Many women have no symptoms at all. When symptoms do occur, they may include pelvic pain, abdominal bloating, or a noticeable mass in the lower belly. If the tumor produces excess thyroid hormone, symptoms like rapid heartbeat, weight loss, anxiety, and increased sweating can develop.
Doctors typically find struma ovarii through pelvic imaging like ultrasound or CT scan showing an ovarian mass. Blood tests may reveal elevated T3 levels with suppressed TSH. A thyroid uptake scan can show low uptake in the neck, suggesting hormone production elsewhere in the body.
Blood tests alone cannot confirm struma ovarii, but they can provide important clues. Elevated T3 levels combined with suppressed TSH and low thyroid uptake suggest hormone production outside the thyroid. The final diagnosis requires surgical removal and microscopic examination of the tumor tissue.
Most cases of struma ovarii are benign, meaning not cancerous. However, about 5% of cases can be malignant or cancerous. Doctors determine this by examining the removed tumor tissue under a microscope after surgery.

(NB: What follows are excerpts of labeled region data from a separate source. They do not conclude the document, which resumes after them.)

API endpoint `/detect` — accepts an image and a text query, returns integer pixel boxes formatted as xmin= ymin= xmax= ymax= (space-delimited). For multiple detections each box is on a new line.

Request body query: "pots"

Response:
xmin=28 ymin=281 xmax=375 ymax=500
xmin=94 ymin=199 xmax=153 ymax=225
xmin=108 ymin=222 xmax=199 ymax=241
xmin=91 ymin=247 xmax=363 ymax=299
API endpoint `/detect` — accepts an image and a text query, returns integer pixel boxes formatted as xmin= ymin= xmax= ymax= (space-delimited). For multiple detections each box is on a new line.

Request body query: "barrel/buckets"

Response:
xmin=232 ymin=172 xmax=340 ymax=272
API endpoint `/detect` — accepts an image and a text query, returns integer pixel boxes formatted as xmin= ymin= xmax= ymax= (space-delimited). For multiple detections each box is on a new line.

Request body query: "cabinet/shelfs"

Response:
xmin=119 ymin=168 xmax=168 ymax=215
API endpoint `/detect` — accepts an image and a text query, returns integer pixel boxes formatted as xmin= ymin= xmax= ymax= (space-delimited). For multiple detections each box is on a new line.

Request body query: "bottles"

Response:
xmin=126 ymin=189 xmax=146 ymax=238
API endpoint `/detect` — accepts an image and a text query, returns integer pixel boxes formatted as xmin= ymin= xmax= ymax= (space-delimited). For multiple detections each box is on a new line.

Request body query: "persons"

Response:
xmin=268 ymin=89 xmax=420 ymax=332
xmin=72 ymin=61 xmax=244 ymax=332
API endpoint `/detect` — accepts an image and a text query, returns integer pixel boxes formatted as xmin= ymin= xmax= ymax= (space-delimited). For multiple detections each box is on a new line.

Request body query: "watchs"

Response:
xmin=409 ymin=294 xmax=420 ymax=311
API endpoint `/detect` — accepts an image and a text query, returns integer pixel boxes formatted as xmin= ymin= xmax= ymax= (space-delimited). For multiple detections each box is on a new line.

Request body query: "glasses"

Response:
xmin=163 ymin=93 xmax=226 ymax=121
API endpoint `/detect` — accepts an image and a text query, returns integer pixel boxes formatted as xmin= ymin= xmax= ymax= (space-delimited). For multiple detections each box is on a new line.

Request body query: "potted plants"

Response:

The primary treatment is surgical removal of the affected ovary and tumor. If thyroid hormone levels are very high before surgery, doctors may prescribe beta blockers or antithyroid medications. If cancer is present, additional treatment may include removal of the thyroid gland and radioactive iodine therapy.
Struma ovarii can affect fertility if it causes significant ovarian enlargement or if surgical treatment requires removal of one or both ovaries. However, if only one ovary is removed and the other remains healthy, many women can still conceive naturally.
Struma ovarii is very rare, so specific risk factors are not well understood. It most commonly occurs in women between ages 40 and 60. There is no strong evidence linking lifestyle, diet, or family history to this condition.
Many people do not need thyroid medication after removal if their thyroid gland remains intact and functional. However, if both ovaries are removed or if you also need thyroid gland removal due to cancer, you will likely need thyroid hormone replacement for life.
Recurrence is rare after complete surgical removal of the tumor. Your doctor will recommend regular follow-up appointments and imaging studies to monitor for any signs of recurrence. Blood tests checking thyroid hormone levels are also part of ongoing monitoring.